======== SOURCE EXCERPT

Subordinated Debt: Fitch rates BICE's National scale subordinated debt at 'AA-(cl)', two notches below its National Long-Term Rating. The two-notch difference considers the loss severity due to its subordinated nature (after default), and no additional notching for non-performance risk given the subordinated debt's gone concern feature (triggered after the point of nonviability).

Government Support Rating: BICE's 'bb+' Government Support Rating (GSR) reflects the bank's small franchise within the Chilean financial system (about 3.5% of total customer deposits as of February 2024). In Fitch's view, this results in a moderate or low systemic significance with a more limited contagion risk despite the sovereign's consistently strong statements on support for the banking system.

OTHER DEBT AND ISSUER RATINGS: RATING SENSITIVITIES

Senior Unsecured Debt: Banco BICE's senior unsecured debt rating of 'BBB+' would generally move in tandem with the bank's Long-Term IDR.

National Debt Ratings: Senior, senior secured, subordinated and junior subordinated National debt ratings would generally move together with the bank's Long-Term National Rating. The subordinated debt would remain two notches below the bank's National Long-Term Rating while the junior subordinated debt would remain three notches below the bank's National Long-Term Rating.

Government Support Rating: Banco BICE's GSR is sensitive to changes in Fitch's assessment about the ability and/or propensity of the sovereign to provide timely support to the bank. A potential rating upgrade in the bank's GSR is unlikely as Fitch does not consider Banco BICE to be a D-SIB in the Chilean financial system.

SUBSIDIARIES & AFFILIATES: KEY RATING DRIVERS

BICECORP's ratings are equalized to Banco BICE's ratings. The equalization is mainly driven by the holding company's moderate double leverage (generally below 120%), and a prudent liquidity management. Equalization also considered the same jurisdiction of operations with its bank subsidiary; the holding company's 99.9% ownership of BICE and the long track record of dividend flows provided by the bank. Fitch also considers the contribution of BICECORP's life insurance company, BICE Vida rated at 'AA+(cl)'/Stable.

The National ratings of BICECORP's senior unsecured debt issuances were also affirmed and 'AA+(cl)' and 'N1+(cl)' and those are rated at the same level as the entity's National ratings as the likelihood of default of the senior debt is the same as that of the issuer.

The announcement merger agreement is expected to occur at the BHC level and, in Fitch's view, it could be slightly positive from a credit perspective, as it could enhance the overall business and risk profile of the combined entities, without materially negatively affecting the resulting financial profile. However, the final impact on both BHCs and their operating subsidiaries cannot be assessed entirely with the available information at present.

Fitch's preliminary base case is that the common equity double leverage (defined as equity investments in subsidiaries plus BHC intangibles, divided by BHC common equity) of the combined BHC would be slightly above 120%, considering the proposed structure of the transaction, although it would converge below this figure with the next two years once the transaction is completed.

================

PROBLEM SET
1) In the Fitch rating excerpt on Banco BICE, rewrite the paragraph that begins "BICECORP's ratings are equalized" as a short bulleted list that keeps its main facts.
2) According to the Fitch rating excerpt on Banco BICE, why is BICE's National scale subordinated debt rated two notches below its National Long-Term Rating? Answer in one to three sentences.
3) Extend the Fitch rating excerpt on Banco BICE and BICECORP with new text that starts after its last sentence.
The data further down the page plays no part in this work.

======== DATA

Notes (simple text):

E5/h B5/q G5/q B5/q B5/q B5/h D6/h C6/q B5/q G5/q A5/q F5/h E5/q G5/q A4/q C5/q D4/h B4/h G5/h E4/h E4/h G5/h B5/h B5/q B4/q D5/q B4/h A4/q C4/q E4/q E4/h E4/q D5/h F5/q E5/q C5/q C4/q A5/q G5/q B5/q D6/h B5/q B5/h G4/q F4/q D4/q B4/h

================

RESPONSE LIST
1)
- BICECORP's ratings are equalized to Banco BICE's ratings.
- The main drivers are the holding company's moderate double leverage (generally below 120%) and its prudent liquidity management.
- Fitch also weighed three other factors: the holding company operates in the same jurisdiction as its bank subsidiary, it owns 99.9% of BICE, and the bank has a long track record of paying dividends to it.
- Fitch also considers the contribution of BICECORP's life insurance company, BICE Vida, rated 'AA+(cl)'/Stable.

2) The two-notch gap reflects the greater loss severity the debt would face after default because of its subordinated nature. No further notch is added for non-performance risk, because the debt has a gone concern feature that is triggered only after the point of nonviability.

3)
SUBSIDIARIES AND AFFILIATES: RATING SENSITIVITIES

Factors that could, individually or collectively, lead to negative rating action/downgrade

BICECORP's ratings are sensitive to any negative change in Banco BICE's IDRs;

The bank holding company's ratings could also be downgraded in the event of a material and sustained increase in BICECORP's double-leverage metrics (above 1.2x), or if Fitch perceives any weakening of the holding company's liquidity position and its management;

Additionally, a change in the dividend flows from the operating company or a material increase in debt levels at the holding company that affects its debt coverage ratios could also be detrimental to its ratings;

The rating of BICECORP common shares could be affected by a multiple notch downgrade of the entity's National Long-Term Rating.

Factors that could, individually or collectively, lead to positive rating action/upgrade:

Any upgrade would be linked to a similar rating action on Banco BICE, which appears unlikely over the rating horizon due to the Stable Outlook on the bank's long-term ratings.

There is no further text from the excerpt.